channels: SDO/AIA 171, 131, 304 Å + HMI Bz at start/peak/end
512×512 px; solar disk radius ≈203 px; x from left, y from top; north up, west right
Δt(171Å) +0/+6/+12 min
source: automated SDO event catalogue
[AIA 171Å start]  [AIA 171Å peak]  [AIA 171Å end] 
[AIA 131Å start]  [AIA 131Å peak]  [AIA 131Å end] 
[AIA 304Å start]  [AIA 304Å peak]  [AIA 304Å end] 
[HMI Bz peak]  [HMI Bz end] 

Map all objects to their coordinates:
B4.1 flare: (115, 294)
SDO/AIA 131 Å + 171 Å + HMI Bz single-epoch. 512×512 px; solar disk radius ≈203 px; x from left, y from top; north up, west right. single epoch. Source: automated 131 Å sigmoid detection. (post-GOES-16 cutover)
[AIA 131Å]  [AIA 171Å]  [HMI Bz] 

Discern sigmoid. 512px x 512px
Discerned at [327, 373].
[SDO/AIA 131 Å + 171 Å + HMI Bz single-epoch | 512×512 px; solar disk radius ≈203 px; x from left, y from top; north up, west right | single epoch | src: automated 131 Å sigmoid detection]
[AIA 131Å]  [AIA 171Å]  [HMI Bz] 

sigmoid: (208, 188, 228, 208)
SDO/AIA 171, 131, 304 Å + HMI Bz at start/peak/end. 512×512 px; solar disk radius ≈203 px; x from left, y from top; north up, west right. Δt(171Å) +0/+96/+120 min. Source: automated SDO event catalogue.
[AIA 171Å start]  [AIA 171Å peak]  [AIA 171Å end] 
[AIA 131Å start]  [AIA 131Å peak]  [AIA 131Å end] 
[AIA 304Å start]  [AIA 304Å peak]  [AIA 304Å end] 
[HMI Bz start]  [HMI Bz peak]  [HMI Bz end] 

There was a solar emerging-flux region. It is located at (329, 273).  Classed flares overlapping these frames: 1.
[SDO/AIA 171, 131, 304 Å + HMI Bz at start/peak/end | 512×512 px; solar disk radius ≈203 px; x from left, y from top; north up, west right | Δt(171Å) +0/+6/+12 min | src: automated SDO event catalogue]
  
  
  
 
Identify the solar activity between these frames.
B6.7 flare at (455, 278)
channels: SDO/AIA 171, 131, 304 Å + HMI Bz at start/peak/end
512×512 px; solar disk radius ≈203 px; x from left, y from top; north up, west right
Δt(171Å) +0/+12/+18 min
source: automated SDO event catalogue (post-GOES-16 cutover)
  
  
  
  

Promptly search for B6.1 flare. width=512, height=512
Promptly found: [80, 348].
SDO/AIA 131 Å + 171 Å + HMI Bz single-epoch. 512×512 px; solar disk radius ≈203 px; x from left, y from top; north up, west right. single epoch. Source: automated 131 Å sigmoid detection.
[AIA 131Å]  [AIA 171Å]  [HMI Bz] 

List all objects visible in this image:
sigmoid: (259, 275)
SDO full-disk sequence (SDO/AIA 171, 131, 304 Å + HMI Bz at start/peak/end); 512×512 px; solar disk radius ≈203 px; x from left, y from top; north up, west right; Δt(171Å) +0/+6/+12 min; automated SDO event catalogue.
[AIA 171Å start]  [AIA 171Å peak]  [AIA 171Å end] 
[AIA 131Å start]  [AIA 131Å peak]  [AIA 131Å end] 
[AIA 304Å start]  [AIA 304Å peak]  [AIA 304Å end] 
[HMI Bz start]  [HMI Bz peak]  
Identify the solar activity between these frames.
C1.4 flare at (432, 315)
════
(YOUR TASK) Say how many lines of the data hold the string "cutover", with no other words in your reply.

(SOLUTION) 2